(Recorded data)
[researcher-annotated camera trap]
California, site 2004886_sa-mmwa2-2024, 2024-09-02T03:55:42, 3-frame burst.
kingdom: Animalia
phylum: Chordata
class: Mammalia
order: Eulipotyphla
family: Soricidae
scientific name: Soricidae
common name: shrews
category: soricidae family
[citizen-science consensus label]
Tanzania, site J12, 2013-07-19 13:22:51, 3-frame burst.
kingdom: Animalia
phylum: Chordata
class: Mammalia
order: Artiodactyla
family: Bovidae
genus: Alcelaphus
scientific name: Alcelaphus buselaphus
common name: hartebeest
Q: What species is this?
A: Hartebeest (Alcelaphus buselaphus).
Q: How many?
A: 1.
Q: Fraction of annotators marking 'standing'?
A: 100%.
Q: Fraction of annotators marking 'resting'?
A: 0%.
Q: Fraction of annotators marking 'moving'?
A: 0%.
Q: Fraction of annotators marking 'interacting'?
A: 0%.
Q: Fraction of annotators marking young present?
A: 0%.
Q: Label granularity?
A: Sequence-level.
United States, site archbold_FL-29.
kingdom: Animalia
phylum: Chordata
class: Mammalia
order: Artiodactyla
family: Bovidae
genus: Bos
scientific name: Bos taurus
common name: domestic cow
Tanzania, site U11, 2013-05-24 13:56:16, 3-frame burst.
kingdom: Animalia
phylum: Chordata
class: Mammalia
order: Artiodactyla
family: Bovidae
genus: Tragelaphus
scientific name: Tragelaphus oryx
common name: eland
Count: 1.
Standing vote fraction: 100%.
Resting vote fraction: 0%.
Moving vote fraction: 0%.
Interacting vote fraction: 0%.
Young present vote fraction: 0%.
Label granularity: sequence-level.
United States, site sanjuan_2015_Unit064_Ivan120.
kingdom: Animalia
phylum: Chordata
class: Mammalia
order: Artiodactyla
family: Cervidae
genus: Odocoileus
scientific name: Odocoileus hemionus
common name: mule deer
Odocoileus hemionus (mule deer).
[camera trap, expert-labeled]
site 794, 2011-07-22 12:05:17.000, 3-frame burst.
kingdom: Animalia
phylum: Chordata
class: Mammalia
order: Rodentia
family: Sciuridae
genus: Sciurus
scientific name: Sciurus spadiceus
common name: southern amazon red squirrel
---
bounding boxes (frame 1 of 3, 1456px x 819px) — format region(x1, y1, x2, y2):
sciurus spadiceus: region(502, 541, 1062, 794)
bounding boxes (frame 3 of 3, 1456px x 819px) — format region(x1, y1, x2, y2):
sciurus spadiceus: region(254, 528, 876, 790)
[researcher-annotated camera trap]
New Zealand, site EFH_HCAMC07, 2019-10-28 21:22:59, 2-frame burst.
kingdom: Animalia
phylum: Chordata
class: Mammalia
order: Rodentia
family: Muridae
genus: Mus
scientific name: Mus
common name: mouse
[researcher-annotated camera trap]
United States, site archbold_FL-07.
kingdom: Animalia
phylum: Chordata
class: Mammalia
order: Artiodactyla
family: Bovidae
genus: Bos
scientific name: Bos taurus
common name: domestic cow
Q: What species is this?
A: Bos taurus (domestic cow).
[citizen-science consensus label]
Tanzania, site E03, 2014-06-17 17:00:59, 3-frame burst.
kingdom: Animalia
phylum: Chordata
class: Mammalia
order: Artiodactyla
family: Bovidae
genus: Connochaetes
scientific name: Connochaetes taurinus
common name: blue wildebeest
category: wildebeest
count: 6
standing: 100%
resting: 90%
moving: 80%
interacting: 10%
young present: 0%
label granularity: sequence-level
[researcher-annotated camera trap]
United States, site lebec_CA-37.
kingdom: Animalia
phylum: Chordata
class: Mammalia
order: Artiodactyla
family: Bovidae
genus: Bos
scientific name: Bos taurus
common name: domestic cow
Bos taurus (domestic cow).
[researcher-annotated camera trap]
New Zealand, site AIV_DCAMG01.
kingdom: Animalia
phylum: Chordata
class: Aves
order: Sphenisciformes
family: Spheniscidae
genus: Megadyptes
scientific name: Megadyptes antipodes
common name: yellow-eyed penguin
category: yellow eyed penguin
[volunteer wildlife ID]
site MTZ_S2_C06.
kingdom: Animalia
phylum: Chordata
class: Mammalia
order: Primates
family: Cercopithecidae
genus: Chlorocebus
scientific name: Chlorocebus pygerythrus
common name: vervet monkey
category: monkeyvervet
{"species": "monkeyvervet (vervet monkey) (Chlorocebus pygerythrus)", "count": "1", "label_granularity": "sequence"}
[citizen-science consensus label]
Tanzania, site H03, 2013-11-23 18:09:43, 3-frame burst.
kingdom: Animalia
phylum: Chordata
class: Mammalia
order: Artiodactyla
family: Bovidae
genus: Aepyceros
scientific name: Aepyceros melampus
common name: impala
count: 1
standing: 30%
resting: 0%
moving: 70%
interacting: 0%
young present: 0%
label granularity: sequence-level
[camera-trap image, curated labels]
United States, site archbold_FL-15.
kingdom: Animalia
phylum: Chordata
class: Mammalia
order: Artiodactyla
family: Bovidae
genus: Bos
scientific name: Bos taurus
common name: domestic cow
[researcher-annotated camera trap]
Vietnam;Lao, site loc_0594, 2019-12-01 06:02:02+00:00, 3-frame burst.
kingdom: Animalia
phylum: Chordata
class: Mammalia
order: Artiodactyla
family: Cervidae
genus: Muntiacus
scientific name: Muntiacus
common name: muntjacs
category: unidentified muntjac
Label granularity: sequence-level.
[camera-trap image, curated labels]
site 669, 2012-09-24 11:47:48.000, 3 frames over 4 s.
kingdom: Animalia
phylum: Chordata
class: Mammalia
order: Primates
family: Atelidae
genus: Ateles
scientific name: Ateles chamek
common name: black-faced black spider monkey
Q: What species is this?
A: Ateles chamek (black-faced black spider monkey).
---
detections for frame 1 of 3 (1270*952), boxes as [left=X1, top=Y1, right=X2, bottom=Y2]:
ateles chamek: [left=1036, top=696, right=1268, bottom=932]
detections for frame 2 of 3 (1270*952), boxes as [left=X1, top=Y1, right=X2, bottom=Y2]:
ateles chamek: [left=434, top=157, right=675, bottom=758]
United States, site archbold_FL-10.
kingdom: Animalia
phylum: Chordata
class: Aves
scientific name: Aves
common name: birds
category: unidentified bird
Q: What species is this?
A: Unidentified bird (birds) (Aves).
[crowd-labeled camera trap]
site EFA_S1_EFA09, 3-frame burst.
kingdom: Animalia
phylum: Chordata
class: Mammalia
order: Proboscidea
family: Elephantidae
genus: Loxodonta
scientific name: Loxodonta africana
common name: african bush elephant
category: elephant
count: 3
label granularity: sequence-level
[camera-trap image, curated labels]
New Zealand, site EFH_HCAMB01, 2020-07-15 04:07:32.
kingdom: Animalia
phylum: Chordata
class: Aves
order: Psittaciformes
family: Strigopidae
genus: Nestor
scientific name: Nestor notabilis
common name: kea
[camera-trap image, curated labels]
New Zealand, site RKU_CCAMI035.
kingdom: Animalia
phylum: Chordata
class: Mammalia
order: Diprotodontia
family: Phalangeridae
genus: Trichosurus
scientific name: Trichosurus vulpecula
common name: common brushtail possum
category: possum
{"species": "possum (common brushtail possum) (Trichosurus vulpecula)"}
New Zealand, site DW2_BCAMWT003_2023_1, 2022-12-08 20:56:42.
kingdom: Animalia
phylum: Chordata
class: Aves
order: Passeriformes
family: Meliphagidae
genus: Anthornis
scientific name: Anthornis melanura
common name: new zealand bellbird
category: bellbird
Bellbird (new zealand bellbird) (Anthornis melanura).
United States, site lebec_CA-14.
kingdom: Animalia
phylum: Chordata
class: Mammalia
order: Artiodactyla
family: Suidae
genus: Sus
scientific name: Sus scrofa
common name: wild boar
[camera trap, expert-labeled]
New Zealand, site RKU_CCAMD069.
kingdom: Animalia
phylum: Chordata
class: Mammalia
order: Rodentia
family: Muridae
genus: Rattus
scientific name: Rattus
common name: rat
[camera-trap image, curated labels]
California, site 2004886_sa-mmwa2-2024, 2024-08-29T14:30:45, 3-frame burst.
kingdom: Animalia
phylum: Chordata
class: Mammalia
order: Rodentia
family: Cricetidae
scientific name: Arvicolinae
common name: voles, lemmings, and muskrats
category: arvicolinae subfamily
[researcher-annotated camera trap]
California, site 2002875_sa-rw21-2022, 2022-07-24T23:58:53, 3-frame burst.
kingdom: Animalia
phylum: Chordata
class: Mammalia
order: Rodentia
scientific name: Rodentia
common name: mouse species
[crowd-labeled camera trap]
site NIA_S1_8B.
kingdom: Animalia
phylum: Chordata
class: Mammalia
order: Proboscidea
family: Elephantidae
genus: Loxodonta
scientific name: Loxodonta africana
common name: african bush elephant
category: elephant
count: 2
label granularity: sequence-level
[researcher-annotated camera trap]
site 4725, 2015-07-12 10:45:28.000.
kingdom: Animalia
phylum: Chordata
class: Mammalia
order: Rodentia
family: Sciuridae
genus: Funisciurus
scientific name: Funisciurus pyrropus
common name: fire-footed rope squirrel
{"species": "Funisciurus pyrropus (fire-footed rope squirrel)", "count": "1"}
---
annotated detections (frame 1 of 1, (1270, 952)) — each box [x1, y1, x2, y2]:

▸ **Goal of the exercise**
Retype the first line of the entries and every line after it, please, through the line that contains "common name: shrews". Add nothing.

▸ **Reply to the task**
[researcher-annotated camera trap]
California, site 2004886_sa-mmwa2-2024, 2024-09-02T03:55:42, 3-frame burst.
kingdom: Animalia
phylum: Chordata
class: Mammalia
order: Eulipotyphla
family: Soricidae
scientific name: Soricidae
common name: shrews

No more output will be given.